__EXERCISE INPUTS__:
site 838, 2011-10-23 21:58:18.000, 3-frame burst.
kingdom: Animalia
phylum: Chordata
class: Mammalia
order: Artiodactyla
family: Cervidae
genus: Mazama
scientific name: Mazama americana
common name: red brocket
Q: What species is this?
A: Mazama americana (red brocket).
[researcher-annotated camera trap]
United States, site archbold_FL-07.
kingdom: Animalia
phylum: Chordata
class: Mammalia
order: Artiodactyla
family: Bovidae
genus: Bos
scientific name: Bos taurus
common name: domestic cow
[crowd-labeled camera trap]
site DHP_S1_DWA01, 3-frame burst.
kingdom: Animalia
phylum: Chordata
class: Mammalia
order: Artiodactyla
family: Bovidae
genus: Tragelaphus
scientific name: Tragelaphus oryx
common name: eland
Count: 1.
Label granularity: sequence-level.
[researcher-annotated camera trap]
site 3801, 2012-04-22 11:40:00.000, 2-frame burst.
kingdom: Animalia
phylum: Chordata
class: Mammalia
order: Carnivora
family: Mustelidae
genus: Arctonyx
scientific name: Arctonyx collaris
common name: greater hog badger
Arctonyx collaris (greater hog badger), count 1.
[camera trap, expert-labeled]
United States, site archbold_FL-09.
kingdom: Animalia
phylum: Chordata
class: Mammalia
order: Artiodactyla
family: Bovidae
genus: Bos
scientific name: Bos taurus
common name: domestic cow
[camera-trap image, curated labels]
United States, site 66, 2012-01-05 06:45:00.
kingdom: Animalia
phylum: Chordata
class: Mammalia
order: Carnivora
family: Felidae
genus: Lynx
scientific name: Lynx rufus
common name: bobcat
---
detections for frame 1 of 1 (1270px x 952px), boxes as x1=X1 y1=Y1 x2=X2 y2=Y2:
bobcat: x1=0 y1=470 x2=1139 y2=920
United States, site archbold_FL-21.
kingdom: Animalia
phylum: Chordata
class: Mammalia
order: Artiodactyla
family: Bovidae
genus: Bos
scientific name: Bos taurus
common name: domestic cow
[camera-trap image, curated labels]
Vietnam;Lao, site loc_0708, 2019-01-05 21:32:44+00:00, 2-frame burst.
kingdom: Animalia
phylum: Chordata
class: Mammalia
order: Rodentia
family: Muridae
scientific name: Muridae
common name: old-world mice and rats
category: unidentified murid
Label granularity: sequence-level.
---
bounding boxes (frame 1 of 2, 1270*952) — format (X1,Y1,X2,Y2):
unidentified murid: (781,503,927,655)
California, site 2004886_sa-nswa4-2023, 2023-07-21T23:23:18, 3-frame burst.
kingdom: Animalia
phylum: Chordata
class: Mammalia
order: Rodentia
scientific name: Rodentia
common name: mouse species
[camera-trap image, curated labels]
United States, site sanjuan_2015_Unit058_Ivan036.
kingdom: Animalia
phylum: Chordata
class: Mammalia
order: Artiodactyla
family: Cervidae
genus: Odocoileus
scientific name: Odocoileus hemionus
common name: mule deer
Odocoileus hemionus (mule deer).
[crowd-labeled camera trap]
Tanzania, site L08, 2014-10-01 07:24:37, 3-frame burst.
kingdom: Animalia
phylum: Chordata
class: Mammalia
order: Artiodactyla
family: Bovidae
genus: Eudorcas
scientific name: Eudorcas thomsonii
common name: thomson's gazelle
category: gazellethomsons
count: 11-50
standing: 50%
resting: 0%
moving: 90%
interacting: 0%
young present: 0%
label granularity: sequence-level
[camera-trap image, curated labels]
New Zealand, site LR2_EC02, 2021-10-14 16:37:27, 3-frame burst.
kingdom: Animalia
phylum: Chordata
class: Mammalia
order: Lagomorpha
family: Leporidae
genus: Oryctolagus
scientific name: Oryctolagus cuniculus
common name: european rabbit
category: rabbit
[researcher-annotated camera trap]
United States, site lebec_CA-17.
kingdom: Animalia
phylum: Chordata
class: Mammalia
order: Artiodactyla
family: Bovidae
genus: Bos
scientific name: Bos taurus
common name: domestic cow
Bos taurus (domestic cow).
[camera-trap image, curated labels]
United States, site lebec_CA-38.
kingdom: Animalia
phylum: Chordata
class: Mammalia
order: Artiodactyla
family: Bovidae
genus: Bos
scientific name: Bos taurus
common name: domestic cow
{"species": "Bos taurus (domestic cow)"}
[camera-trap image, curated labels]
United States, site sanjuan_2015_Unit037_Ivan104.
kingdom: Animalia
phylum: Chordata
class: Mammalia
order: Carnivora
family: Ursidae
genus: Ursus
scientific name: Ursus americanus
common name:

__WORK ITEM__: In this exercise, repeat all entries exactly.

__OUTPUT OF THE TASK__:
site 838, 2011-10-23 21:58:18.000, 3-frame burst.
kingdom: Animalia
phylum: Chordata
class: Mammalia
order: Artiodactyla
family: Cervidae
genus: Mazama
scientific name: Mazama americana
common name: red brocket
Q: What species is this?
A: Mazama americana (red brocket).
[researcher-annotated camera trap]
United States, site archbold_FL-07.
kingdom: Animalia
phylum: Chordata
class: Mammalia
order: Artiodactyla
family: Bovidae
genus: Bos
scientific name: Bos taurus
common name: domestic cow
[crowd-labeled camera trap]
site DHP_S1_DWA01, 3-frame burst.
kingdom: Animalia
phylum: Chordata
class: Mammalia
order: Artiodactyla
family: Bovidae
genus: Tragelaphus
scientific name: Tragelaphus oryx
common name: eland
Count: 1.
Label granularity: sequence-level.
[researcher-annotated camera trap]
site 3801, 2012-04-22 11:40:00.000, 2-frame burst.
kingdom: Animalia
phylum: Chordata
class: Mammalia
order: Carnivora
family: Mustelidae
genus: Arctonyx
scientific name: Arctonyx collaris
common name: greater hog badger
Arctonyx collaris (greater hog badger), count 1.
[camera trap, expert-labeled]
United States, site archbold_FL-09.
kingdom: Animalia
phylum: Chordata
class: Mammalia
order: Artiodactyla
family: Bovidae
genus: Bos
scientific name: Bos taurus
common name: domestic cow
[camera-trap image, curated labels]
United States, site 66, 2012-01-05 06:45:00.
kingdom: Animalia
phylum: Chordata
class: Mammalia
order: Carnivora
family: Felidae
genus: Lynx
scientific name: Lynx rufus
common name: bobcat
---
detections for frame 1 of 1 (1270px x 952px), boxes as x1=X1 y1=Y1 x2=X2 y2=Y2:
bobcat: x1=0 y1=470 x2=1139 y2=920
United States, site archbold_FL-21.
kingdom: Animalia
phylum: Chordata
class: Mammalia
order: Artiodactyla
family: Bovidae
genus: Bos
scientific name: Bos taurus
common name: domestic cow
[camera-trap image, curated labels]
Vietnam;Lao, site loc_0708, 2019-01-05 21:32:44+00:00, 2-frame burst.
kingdom: Animalia
phylum: Chordata
class: Mammalia
order: Rodentia
family: Muridae
scientific name: Muridae
common name: old-world mice and rats
category: unidentified murid
Label granularity: sequence-level.
---
bounding boxes (frame 1 of 2, 1270*952) — format (X1,Y1,X2,Y2):
unidentified murid: (781,503,927,655)
California, site 2004886_sa-nswa4-2023, 2023-07-21T23:23:18, 3-frame burst.
kingdom: Animalia
phylum: Chordata
class: Mammalia
order: Rodentia
scientific name: Rodentia
common name: mouse species
[camera-trap image, curated labels]
United States, site sanjuan_2015_Unit058_Ivan036.
kingdom: Animalia
phylum: Chordata
class: Mammalia
order: Artiodactyla
family: Cervidae
genus: Odocoileus
scientific name: Odocoileus hemionus
common name: mule deer
Odocoileus hemionus (mule deer).
[crowd-labeled camera trap]
Tanzania, site L08, 2014-10-01 07:24:37, 3-frame burst.
kingdom: Animalia
phylum: Chordata
class: Mammalia
order: Artiodactyla
family: Bovidae
genus: Eudorcas
scientific name: Eudorcas thomsonii
common name: thomson's gazelle
category: gazellethomsons
count: 11-50
standing: 50%
resting: 0%
moving: 90%
interacting: 0%
young present: 0%
label granularity: sequence-level
[camera-trap image, curated labels]
New Zealand, site LR2_EC02, 2021-10-14 16:37:27, 3-frame burst.
kingdom: Animalia
phylum: Chordata
class: Mammalia
order: Lagomorpha
family: Leporidae
genus: Oryctolagus
scientific name: Oryctolagus cuniculus
common name: european rabbit
category: rabbit
[researcher-annotated camera trap]
United States, site lebec_CA-17.
kingdom: Animalia
phylum: Chordata
class: Mammalia
order: Artiodactyla
family: Bovidae
genus: Bos
scientific name: Bos taurus
common name: domestic cow
Bos taurus (domestic cow).
[camera-trap image, curated labels]
United States, site lebec_CA-38.
kingdom: Animalia
phylum: Chordata
class: Mammalia
order: Artiodactyla
family: Bovidae
genus: Bos
scientific name: Bos taurus
common name: domestic cow
{"species": "Bos taurus (domestic cow)"}
[camera-trap image, curated labels]
United States, site sanjuan_2015_Unit037_Ivan104.
kingdom: Animalia
phylum: Chordata
class: Mammalia
order: Carnivora
family: Ursidae
genus: Ursus
scientific name: Ursus americanus
common name:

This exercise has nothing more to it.